> _PAGE TEXT_
----

Lyft Rolled Out 17 Percent Layoffs of its Workforce and is Furloughing Even More
The rideshare company is doing so to reduce costs and adjust cash flows in the aftermath of the Wuhan virus pandemic.
Another cost-cutting measure that it’s implementing is the furloughing of 288 employees in addition to staggered reductions in pay. This comes accompanied with a 30 percent reduction in salaries for executive leadership, 20 percent for vice presidents, and 10 percent for all other employees that are exempt. Starting in May, the salary cuts go into effect for 12 weeks. Similarly, members of the Lyft board will give up 30 percent of their cash compensation for the second quarter of 2020.
“It is now clear that the Covid-19 crisis is going to have broad-reaching implications for the economy, which impacts our business. We have therefore made the difficult decision to reduce the size of our team,” CEO and co-founder Logan Green declared in a statement. “Our guiding principle for decision-making right now is to ensure we emerge from the crisis in the strongest possible position to achieve the company’s mission.”

----

> _INFORMATION SHOWN_
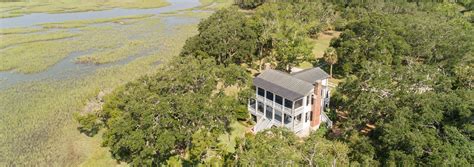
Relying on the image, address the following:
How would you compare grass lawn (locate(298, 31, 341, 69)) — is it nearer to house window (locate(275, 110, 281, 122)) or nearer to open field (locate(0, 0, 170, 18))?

----

> _ACTIVITY A_
According to the Lyft layoffs article, how many employees is Lyft furloughing?
> _ACTIVITY B_
Continue the Lyft layoffs article from where it stops.

> _RESPONSE BOX A_
288 employees.

> _RESPONSE BOX B_
According to company estimates, restructuring costs, which includes severance, are expected to be in the range of $28 million to $36 million. The majority of these costs will be incurred in the second quarter.
The filing came a day after Lyft’s competitor Uber is floating a plan to cut 20 percent of its workforce. In the midst of the sharp reduction of ride-hailing services, Lyft and Uber have sought alternative sources of revenue which focus mainly on transporting goods instead of people. In the concluding days of March, Lyft announced that it would start delivering meals and groceries for students and seniors in the U.S. In the meantime, Uber has been expanding its Uber Eats program to transport other goods in various markets around the world.
It’s clear that both companies are under significant pressure to become profitable. Uber pulled back its financial guidance for the year. Lyft followed in its footsteps a week later.